Relief for Flood Victims
New York Governor Andrew M. Cuomo is proposing to spend up to $400 million to buy 10,000 or so homes wrecked by Hurricane Sandy, demolish them, and keep the flood-zone coastline permanently undeveloped. Homeowners would be paid the pre-storm value of their homes to relocate, and those in especially flood-prone areas would be given extra financial incentives to move.
For those with astronomical home repair costs — especially ones related to mold, contaminated mud, and well water problems, the math just doesn’t add up to try and repair the home — even with financial support from the government. Many homeowners agree, having submitted buyout applications after Sandy because they feel the cost of repairs isn’t worth it.

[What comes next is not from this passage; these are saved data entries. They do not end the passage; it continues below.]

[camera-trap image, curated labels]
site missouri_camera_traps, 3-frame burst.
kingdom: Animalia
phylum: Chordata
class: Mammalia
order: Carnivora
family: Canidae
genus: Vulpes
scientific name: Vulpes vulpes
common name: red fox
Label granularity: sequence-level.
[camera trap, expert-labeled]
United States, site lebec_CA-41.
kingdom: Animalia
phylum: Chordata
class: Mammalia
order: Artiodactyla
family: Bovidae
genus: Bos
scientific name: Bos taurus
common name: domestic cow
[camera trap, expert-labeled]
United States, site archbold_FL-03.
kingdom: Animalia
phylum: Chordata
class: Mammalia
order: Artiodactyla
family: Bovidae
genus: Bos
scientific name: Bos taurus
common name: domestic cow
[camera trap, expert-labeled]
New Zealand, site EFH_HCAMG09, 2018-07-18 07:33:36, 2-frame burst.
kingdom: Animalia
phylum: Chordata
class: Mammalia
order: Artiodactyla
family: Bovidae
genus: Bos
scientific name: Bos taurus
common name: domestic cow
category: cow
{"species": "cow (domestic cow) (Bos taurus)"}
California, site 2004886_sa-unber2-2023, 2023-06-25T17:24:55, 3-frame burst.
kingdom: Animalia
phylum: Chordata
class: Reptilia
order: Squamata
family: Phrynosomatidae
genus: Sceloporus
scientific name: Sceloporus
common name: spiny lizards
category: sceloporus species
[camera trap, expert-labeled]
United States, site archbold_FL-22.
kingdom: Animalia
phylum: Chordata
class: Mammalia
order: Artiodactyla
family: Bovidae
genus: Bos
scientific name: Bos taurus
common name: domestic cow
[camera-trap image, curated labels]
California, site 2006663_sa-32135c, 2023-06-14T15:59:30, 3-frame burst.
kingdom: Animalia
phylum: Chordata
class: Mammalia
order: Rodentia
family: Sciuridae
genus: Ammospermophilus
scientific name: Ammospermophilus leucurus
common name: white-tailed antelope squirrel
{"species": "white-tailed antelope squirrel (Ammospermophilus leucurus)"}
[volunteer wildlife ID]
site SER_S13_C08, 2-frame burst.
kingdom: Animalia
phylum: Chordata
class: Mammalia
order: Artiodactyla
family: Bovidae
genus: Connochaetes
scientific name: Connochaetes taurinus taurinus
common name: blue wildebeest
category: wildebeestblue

The Hazard Mitigation Grant Program provides grants to states and local governments to take hazard mitigation measures after major disasters. Those who apply must reside within a presidentially-declared disaster area — although individual homeowners and businesses cannot directly apply for the program (this is done by local government or certain non-profit organizations).
Home Buyouts: Too Good to Be True?
Most shoreline residents will be reluctant to leave their homes — many of which have been passed down through several generations. But flood buyouts could appeal to residents concerned about higher flood insurance premiums and the possibility of never being able to sell their home in the future. Despite the damage and risk of another flood, these are people who chose to live by the water and may not want to be anywhere else.
There’s also quite a bit of waiting and red tape to go through home buyouts like these. There will be long waiting periods for real estate closings, and any money received from flood insurance will be deducted from the amount received by homeowners — a disappointment for those who used insurance money to make their homes habitable while waiting to close on their home sale.
New Jersey residents, offered home buyouts in flood-ravaged areas, are disappointed by the limited funding that will keep many from being able to make a fresh start elsewhere. After Hurricane Irene, the state Office of Emergency Management received $400 million in requests for FEMA grants from citizens — but only had $40 million to give out.
The Red Tape
The purchase program in New York– still awaiting federal housing agency approval — is part of a push from Governor Cuomo to have New York reconsider the way it develops its coastline. As a result, lawmakers will continue to debate what steps the state should take to protect against extreme weather.
These buyouts are voluntary, so no one has to move. Residents who may want to take the offer might want to do so quickly — before funding runs out. FEMA provides 75 percent of the money for property buyouts, while states work with local communities to fund the rest and to put the program in place. According to a CoreLogic study, just over four million U.S. homes are at risk for hurricane damage — totaling more than $420 billion in at-risk property value. The vast majority of flood victims will never be offered a buyout. This is why you should buy flood insurance — perhaps especially if you live just outside a flood zone, where you won’t be offered a home buyout if your home is destroyed.